L'amitié de madame de Pompadour pour Marie-Thérèse fut l'œuvre du comte de Kaunitz, ambassadeur d'Autriche. Politique habile sous des dehors frivoles, reconnaissant l'utilité de l'alliance de la France, il pensa que l'amour-propre de la favorite valait la peine d'être exploité. Il décida donc sa souveraine à écrire une lettre autographe à la maîtresse du roi de France. Marie-Thérèse, dans ses lettres, traitait la marquise d'égale à égale, elle l'appelait cousine, se disait son amie. L'orgueil faillit étouffer madame de Pompadour. Kaunitz ne s'était pas trompé, de ce jour elle voua une inaltérable affection à son amie et cousine Marie-Thérèse.
Les négociations avec l'Autriche commencèrent, et bientôt un traité d'alliance fut signé; c'était le signal de la guerre de Sept-Ans. La France va désormais, au profit de son ancienne ennemie, prodiguer son or et son sang. Frédéric sera plusieurs fois à deux doigts de sa perte, dans son désespoir il songera même au suicide; mais, général habile, roi vraiment grand et héroïque dans plusieurs campagnes, il tirera un admirable parti de toutes ses ressources, fera face de tous côtés à la fois, échappera à quatre armées qui le cernent, et sortira de cette lutte inégale, sinon vainqueur, du moins sans grandes pertes.
Marie-Thérèse, grâce à une habile administration, aidée d'ailleurs par la France, accroîtra son influence en Europe.
Tout le poids de la guerre retombera sur la France; durant ces sept années d'hostilité il périra neuf cent mille combattants, nous sacrifierons des millions, nous perdrons toute notre prépondérance, et le pacte de famille que M. de Choiseul considérait comme un chef-d'œuvre de diplomatie, nous fera perdre la Louisiane.
Pendant cette guerre désastreuse, de petits généraux conduisent à la mort de grandes armées, des rivalités mesquines éclatent entre les chefs et font échouer tous les plans, les flatteurs seuls de la favorite obtiennent des commandements; enfin des généraux français font construire, ô honte! des palais à Paris avec l'or de l'ennemi.
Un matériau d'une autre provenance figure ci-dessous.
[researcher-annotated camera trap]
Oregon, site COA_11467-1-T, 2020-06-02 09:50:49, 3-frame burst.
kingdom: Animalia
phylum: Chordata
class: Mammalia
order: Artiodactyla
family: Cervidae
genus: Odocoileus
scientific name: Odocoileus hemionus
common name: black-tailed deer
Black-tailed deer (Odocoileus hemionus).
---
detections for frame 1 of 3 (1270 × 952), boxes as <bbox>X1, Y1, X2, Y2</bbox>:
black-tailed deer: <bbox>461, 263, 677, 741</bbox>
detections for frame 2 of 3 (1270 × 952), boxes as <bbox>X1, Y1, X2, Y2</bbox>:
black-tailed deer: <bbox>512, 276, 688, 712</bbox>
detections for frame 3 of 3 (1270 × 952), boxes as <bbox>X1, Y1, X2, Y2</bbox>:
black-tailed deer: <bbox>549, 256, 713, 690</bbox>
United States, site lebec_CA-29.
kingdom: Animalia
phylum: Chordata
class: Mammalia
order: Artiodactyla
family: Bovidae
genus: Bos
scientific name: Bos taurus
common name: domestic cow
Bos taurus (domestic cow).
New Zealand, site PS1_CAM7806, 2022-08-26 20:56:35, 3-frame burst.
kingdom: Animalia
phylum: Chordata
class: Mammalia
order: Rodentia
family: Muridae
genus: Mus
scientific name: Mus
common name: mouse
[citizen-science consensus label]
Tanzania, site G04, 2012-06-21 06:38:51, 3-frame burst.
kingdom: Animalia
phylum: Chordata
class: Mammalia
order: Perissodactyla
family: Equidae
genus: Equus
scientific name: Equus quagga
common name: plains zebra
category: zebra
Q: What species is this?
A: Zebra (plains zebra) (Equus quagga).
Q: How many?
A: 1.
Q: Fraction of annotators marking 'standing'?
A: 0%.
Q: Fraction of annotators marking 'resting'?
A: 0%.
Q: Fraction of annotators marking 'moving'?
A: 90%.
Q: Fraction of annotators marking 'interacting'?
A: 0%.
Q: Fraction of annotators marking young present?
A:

Insouciant et ennuyé, Louis XV apprendra toutes les turpitudes, il verra le mal et ne songera pas à y remédier; il a emprunté la devise de sa favorite: Après nous le déluge!
Voilà cependant où nous conduisaient les petites passions de la marquise de Pompadour. Sa politique ne rencontra aucun obstacle de la part des ministres, elle n'admettait au pouvoir, il est vrai, que des créatures à elle, et plus tard l'abbé de Bernis, son ami dévoué, un des auteurs du traité avec l'Autriche, fut exilé pour avoir osé résister.
Depuis longtemps déjà M. de Maurepas, le ministre aimé de Louis XV, le seul qui pût faire travailler le roi, entre un bon mot et une chanson, ce qui ne l'empêchait pas d'être un habile homme d'État, avait été renvoyé. Il avait fallu trouver un prétexte. La marquise l'accusa donc d'être l'auteur d'un abominable quatrain qu'elle avait, disait-elle, trouvé un jour sous sa serviette en se mettant à table.
Au dedans cependant les affaires n'en allaient pas mieux; les finances étaient obérées; le clergé et le Parlement mesuraient tour à tour la faiblesse du gouvernement et tenaient peu de compte de ses ordres; une division intestine partageait le sacerdoce et la magistrature. Il y avait débat entre toutes les juridictions. Bientôt, à la suite d'une mesure prise par le roi, cent-quatre-vingt membres du Parlement donnèrent leur démission.
«La douleur des Parisiens, dit l'auteur de l'Histoire philosophique du règne de Louis XV, se manifesta bientôt en expressions de colère. Le roi était hautement qualifié du nom de tyran. On se racontait la turpitude de ses mœurs. La favorite était couverte d'imprécations;» enfin les pamphlets et les placards les plus injurieux étaient chaque jour affichés jusque sur les murs du palais. L'exaltation était à son comble.